Did the cut-fastball sabotage Phil Hughes?

 

The 24-year-old right-hander continues his search for the 3-4 mph that have mysteriously leaked from his fastball. A trip to the disabled list was designed not to treat an injury — the Yankees say there’s nothing wrong with Hughes’ shoulder or elbow — but to begin a longer-range regimen to rebuild arm strength.

It’s a safe, low-risk approach to an undiagnosed problem, but at least one scout assigned to the American League East believes the Yankees are missing a key element of Hughes’ decline: his reliance on the cut-fastball, which he ironically learned from the master, Mariano Rivera.
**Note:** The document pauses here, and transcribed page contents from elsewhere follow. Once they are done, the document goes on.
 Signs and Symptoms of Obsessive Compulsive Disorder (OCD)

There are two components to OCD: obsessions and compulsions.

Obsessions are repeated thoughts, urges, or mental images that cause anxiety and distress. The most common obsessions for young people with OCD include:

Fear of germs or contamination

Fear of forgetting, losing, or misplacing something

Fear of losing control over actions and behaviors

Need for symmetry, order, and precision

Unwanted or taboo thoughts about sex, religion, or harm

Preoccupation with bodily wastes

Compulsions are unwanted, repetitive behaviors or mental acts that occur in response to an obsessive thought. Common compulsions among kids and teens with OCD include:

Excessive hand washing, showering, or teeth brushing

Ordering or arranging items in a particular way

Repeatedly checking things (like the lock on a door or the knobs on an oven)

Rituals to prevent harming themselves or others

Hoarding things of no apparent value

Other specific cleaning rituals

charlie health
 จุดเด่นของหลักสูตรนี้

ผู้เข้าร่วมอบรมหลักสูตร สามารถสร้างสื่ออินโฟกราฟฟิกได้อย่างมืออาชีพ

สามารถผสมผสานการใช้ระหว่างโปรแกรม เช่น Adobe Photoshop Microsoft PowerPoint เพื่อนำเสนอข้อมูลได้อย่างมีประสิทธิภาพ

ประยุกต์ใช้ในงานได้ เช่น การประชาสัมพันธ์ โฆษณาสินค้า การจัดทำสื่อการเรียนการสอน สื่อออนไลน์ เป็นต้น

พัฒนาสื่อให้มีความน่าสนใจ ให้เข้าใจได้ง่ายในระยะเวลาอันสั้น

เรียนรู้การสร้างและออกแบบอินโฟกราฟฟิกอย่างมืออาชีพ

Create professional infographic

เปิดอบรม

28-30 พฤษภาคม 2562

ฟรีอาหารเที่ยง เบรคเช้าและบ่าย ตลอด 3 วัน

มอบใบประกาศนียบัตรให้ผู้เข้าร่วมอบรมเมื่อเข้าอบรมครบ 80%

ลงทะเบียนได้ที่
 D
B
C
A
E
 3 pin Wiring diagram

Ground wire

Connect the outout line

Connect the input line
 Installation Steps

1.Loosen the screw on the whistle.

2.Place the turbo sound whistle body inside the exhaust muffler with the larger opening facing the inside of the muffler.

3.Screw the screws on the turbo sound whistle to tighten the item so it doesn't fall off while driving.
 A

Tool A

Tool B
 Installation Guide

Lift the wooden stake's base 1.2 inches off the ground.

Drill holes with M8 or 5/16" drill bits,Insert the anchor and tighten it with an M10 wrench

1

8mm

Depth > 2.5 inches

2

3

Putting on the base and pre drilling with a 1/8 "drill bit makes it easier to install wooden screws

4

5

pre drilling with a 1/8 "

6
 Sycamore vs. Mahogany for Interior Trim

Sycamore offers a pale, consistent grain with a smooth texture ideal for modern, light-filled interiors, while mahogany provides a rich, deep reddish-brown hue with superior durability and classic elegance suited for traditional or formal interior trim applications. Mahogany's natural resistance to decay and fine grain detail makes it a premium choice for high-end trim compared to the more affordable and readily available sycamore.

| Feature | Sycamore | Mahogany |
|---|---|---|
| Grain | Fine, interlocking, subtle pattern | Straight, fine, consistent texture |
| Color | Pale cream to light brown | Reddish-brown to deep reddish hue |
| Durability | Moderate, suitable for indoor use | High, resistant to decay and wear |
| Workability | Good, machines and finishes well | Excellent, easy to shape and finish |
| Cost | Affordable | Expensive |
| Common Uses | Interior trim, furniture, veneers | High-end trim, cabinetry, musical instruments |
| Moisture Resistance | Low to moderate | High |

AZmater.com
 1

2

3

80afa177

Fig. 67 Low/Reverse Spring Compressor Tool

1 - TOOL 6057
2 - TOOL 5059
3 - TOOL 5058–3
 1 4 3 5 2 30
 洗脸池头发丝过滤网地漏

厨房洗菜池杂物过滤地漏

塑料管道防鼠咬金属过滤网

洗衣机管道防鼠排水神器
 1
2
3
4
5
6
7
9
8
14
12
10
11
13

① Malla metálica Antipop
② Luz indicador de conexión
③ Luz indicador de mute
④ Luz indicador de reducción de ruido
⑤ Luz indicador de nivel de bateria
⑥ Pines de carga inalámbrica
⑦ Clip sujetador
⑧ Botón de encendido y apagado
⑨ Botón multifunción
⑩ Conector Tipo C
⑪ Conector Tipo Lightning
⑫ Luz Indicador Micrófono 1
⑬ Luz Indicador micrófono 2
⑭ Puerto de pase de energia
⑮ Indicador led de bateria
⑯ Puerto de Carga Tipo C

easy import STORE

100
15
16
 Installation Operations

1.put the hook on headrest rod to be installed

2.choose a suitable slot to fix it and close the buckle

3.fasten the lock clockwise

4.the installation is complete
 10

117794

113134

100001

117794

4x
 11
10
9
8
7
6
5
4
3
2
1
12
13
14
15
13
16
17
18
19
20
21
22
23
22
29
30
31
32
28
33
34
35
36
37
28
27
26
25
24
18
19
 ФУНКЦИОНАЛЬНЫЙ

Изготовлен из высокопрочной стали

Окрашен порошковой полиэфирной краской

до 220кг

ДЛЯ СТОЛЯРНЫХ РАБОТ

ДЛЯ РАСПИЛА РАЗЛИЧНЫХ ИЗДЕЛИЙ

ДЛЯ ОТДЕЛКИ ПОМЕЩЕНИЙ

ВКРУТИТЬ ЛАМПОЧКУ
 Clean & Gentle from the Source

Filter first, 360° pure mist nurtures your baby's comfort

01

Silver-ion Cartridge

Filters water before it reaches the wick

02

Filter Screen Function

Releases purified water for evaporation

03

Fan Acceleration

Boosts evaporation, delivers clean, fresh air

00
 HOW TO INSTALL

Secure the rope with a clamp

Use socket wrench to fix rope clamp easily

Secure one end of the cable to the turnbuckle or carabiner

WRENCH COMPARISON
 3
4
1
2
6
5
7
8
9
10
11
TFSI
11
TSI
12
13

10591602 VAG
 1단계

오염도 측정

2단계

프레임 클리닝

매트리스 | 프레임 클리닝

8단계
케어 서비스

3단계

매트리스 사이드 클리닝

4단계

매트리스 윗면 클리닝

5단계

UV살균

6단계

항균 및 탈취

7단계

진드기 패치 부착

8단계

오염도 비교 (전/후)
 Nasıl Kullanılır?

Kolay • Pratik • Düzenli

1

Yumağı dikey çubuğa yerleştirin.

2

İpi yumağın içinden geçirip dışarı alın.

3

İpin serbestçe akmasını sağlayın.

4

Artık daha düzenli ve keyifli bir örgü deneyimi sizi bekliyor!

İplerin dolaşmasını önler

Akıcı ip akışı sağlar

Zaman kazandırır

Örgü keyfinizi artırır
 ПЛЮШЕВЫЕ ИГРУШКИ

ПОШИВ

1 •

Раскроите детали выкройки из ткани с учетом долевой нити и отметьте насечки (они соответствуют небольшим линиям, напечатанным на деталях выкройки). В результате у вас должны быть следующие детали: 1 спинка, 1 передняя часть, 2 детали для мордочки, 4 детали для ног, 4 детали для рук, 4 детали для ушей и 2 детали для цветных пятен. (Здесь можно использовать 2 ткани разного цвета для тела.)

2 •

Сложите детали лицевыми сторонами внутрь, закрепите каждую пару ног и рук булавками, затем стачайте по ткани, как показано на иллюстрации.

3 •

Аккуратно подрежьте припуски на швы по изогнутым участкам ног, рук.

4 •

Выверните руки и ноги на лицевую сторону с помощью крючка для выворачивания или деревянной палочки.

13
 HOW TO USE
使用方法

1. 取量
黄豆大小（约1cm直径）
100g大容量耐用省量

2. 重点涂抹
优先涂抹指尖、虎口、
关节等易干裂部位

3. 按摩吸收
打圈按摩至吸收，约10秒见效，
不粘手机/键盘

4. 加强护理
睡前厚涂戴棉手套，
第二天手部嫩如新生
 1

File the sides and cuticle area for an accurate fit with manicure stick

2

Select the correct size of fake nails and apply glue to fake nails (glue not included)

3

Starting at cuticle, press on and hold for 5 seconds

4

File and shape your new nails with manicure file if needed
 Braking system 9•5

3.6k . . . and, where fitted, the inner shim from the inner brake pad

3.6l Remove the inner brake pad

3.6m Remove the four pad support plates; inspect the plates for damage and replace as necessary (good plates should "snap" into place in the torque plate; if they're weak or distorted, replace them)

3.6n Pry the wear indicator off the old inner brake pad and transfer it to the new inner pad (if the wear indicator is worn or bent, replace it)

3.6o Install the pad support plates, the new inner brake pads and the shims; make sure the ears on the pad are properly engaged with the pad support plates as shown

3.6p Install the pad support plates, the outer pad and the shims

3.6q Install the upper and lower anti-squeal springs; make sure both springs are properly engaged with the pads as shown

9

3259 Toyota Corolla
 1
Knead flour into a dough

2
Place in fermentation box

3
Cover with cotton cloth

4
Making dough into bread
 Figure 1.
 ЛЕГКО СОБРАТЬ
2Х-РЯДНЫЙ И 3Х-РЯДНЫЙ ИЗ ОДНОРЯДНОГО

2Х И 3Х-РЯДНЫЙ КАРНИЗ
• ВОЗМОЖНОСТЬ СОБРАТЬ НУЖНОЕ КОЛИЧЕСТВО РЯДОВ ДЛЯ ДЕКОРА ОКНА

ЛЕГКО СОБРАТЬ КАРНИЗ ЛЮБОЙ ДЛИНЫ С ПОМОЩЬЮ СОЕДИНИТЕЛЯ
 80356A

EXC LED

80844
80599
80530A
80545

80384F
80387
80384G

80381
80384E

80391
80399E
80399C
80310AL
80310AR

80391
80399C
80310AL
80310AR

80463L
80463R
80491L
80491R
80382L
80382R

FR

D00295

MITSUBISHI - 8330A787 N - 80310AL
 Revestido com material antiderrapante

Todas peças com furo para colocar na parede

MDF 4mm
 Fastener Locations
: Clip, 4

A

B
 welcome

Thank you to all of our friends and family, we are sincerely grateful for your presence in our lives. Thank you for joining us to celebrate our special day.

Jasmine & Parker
“You can just tell, (Hughes) fell in love (with the pitch),” the scout said. Trouble was, Hughes was unable to clone Rivera’s unique late break and might have unwittingly tried to compensate by increasing pressure on his middle finger.

Unlike Rivera, who throws his cutter simply by holding his four-seam fastball off-center, Hughes’ cutter required a slight snapping of the wrist, which might have traumatized his elbow, if ever so slightly.

The result was a decrease in velocity, not unlike what Jim Abbott experienced for his dependence on the cutter in the early '90s. Andy Pettitte had a similar result when his cutter/slider combo was dominating his arsenal in the early 2000s. Pettitte finally abandoned the pitch in 2005.

Hughes might have to do likewise, or at least throttle back. According to Fangraphs.com, one of every three pitches he’s thrown in 2011 has been a cutter, twice as many as he threw in 2010.

The Mets’ ticket woes

 

The Mets’ recent seven-game losing streak, during which they lost back-to-back doubleheaders to the Rockies and Braves, is hurting them at the box office. According to the New York Times, tickets are going for half-price at StubHub, the ticket exchange website.

The current homestand against the Astros and Diamondbacks isn’t likely to boost attendance or revenue, either.

“Those are breathtaking drops in value,” Marc Ganis, president of SportsCorp, a sports marketing consultant, told the Times. “That has to be alarming for the Mets. And those tickets aren’t even sold yet. That’s frightening.”